O ambiente regulatório para apostas e apostas de quota fixa no Brasil evoluiu exponencialmente e uma discussão específica surgiu e ganhou força nos últimos anos: como serão abordadas as questões de territorialidade entre competência Federal x Estadual? Após a decisão do Supremo Tribunal Federal em 2020, que declarou inconstitucional o monopólio de exploração de modalidades lotéricas reservadas ao Governo Federal, tem havido um debate sobre como regular a atividade, especialmente aquelas que operam em ambiente virtual, para garantir um mercado justo e competitivo.
As loterias dos estados do Paraná e do Rio de Janeiro estão atualmente em conflito entre si e com o Governo Federal pela imposição de limites territoriais às suas atividades. O Ministério Federal da Fazenda interveio no assunto. Além das divergências entre os entes federais e estaduais, a discussão agora envolve também as loterias municipais.
UM POUCO DE HISTÓRIA
Em 2018, foi promulgada a Lei Federal 13756 que autorizou a exploração de apostas esportivas de quota fixa como modalidade lotérica. Foi concedido ao Governo Federal um prazo de dois anos, prorrogável por mais dois anos, para regulamentar a lei e lançar o mercado. Porém, até o prazo estipulado de 2022, nenhuma regulamentação federal havia sido estabelecida. Mesmo assim, o mercado e a indústria de apostas esportivas já haviam ganhado força no país. Isto ficou evidente através da publicidade e do patrocínio de atividades de apostas e jogos, e da conhecida presença ativa de plataformas de apostas offshore.
Em 2023, na sequência de uma mudança na liderança governamental, a regulamentação das apostas esportivas de quota fixa foi considerada uma questão de alta prioridade, especialmente por razões de arrecadação de impostos. Para abordar questões regulatórias, o Governo apresentou o Projeto de Lei 3626 na Câmara dos Deputados, cobrindo os assuntos mais urgentes, como custos de solicitação de licença, questões tributárias, proibições, obrigações e temas de fiscalização, entre outros.
Já em dezembro de 2023, o Projeto de Lei 3626 foi aprovado e subsequentemente transformado em Lei 14790/23. Durante as discussões finais na Câmara dos Deputados, os jogos online também foram incluídos como modalidade lotérica e autorizados a serem oferecidos em formato de quota fixa.

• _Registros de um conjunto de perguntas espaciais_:
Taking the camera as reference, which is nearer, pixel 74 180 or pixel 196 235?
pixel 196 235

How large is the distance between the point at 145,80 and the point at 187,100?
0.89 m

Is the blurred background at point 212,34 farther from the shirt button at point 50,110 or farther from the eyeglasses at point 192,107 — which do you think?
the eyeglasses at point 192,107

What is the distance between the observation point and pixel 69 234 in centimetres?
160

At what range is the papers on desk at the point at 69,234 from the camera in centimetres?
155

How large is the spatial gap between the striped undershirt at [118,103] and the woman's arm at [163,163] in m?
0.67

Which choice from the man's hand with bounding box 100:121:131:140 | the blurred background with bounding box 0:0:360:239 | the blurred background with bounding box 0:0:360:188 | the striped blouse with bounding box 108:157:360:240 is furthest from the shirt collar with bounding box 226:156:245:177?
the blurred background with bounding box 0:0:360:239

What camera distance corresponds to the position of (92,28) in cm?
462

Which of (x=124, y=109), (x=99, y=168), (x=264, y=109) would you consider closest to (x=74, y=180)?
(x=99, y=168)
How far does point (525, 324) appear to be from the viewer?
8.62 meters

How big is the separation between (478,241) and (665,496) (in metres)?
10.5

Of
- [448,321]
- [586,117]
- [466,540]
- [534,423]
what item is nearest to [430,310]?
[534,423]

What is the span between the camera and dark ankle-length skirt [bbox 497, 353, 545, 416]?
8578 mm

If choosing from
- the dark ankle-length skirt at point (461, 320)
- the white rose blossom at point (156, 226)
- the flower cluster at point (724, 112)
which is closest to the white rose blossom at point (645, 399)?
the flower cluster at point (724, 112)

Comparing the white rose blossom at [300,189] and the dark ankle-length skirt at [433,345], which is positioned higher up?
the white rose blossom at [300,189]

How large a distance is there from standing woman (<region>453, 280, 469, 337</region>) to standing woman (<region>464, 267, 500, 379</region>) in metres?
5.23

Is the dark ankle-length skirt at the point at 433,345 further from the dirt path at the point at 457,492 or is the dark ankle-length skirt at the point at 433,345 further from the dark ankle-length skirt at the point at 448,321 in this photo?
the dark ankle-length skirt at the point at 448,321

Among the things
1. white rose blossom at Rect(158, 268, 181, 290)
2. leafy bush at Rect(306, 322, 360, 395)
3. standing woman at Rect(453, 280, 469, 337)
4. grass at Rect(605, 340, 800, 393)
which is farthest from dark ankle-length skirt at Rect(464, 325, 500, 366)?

• _Resultado esperado_:
Transcreva, sem nenhuma alteração, o trecho do texto fornecido que vai de "Em 2023, na" até "fiscalização, entre outros.".

• _Resposta redigida_:
Em 2023, na sequência de uma mudança na liderança governamental, a regulamentação das apostas esportivas de quota fixa foi considerada uma questão de alta prioridade, especialmente por razões de arrecadação de impostos. Para abordar questões regulatórias, o Governo apresentou o Projeto de Lei 3626 na Câmara dos Deputados, cobrindo os assuntos mais urgentes, como custos de solicitação de licença, questões tributárias, proibições, obrigações e temas de fiscalização, entre outros.